Weitere Fragen sind: Was ist KlientInnen wichtig, was nicht? Wo treten geschlechtsbezogene Aspekte von Beratung allgemein auf, wie sehen sie aus? Gibt es hier auch geschlechtsspezifische Aussagen, also nehmen Männer die Geschlechtskategorie anders wahr als Frauen, oder eben nicht? Zeigt sich möglicherweise eine Dichotomie zwischen der Relevanz, die die Geschlechterforschung ihrem Gegenstand zuschreibt, und der Rezeption deren allgemeiner Wissensbestände bei meiner Zielgruppe der Beratungssuchenden. Wie sieht deren tatsächliche Haltung, z.B. als Erwartung, oder Indifferenz, oder Ablehnung aus?

Zweiter Teil: Forschungsprozess und Methodik 4 Ausrichtung

In dieser Studie gehe ich von der Selbstdarstellung der AdressatInnen von Beratung aus.

Um die subjektive Sichtweise von Menschen über eine bestimmte Art von Erfahrung zu erheben, eignet sich vorrangig eine nicht standardisierte, offene Forschungsform, die auch Raum gibt für narrative Teile. Mit einem Anreiz zum Gespräch als narrativem Interviewteil und einem leitfadengestützten Nachfrageteil komme ich diesem Anforderungsprofil nach. So kann der Mensch als Subjekt wahrgenommen und in der Komplexität seiner Erfahrung, auch aus seiner lebensweltlichen Situiertheit heraus verstanden werden. Ebenso können so auch Prozessverläufe und Entwicklungen nachgezeichnet und rekonstruiert werden, die ja explizit meinen besonderen Fokus darstellen. Im Vordergrund steht bei einem qualitativen Zugang nicht die Repräsentanz, sondern die Typik des Falles (Heiner 2001).

In diesem Kapitel werde ich vier Aspekte zur Methodologie und zum Forschungsprozess dieser Arbeit darlegen.

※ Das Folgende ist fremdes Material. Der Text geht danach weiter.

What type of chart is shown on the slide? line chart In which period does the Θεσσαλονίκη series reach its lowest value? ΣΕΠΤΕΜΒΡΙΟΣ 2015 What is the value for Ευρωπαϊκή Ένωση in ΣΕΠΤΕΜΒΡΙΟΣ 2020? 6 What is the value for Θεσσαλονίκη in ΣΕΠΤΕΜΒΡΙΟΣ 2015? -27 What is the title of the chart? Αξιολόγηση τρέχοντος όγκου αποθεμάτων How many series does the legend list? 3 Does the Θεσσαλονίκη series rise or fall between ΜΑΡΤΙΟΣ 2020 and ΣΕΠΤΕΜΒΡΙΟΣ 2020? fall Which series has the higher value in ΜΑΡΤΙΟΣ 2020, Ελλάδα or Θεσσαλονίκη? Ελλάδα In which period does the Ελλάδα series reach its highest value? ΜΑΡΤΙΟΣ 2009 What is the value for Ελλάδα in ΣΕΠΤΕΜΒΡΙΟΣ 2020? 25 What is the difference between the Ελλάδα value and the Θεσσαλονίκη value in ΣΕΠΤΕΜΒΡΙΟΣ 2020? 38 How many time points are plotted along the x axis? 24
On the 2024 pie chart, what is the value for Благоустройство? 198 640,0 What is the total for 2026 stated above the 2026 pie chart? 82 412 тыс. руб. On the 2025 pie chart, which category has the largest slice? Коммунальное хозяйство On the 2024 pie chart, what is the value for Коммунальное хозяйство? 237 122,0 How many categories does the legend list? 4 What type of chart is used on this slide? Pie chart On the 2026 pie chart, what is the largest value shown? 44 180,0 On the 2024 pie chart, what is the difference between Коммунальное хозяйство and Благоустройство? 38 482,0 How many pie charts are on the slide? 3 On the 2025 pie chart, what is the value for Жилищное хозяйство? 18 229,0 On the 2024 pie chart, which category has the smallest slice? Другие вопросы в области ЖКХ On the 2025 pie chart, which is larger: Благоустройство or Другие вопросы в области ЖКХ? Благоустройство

Die folgenden Ausführungen bewegen sich entlang dem chronologischen Ablauf dieses itinerativen Prozesses, beginnen also mit den Zugängen zur Methodik im Sinne eines Absteckens des methodologischen Instrumentariums, dessen Anwendungsplanung und Überlegungen zur sinnvollen Validierung. Danach werden die fokussierten Forschungsfragen mit narrativem Eingangsteil und einem Nachfrageteil entwickelt und der Interviewstil vorgestellt. Diese sind mit relevant erscheinenden Bemerkungen zur Durchführung dieser Interviews verbunden, wie sie im Forschungstagebuch festgehalten wurden.

Die Stichprobenauswahl bzw. das sample wird danach offen gelegt. Schließlich expliziere ich die Auswertung und die Interpretation des empirischen Materials und lege so die Grundlage für die Einzelfalldarstellungen und die Querinterpretation.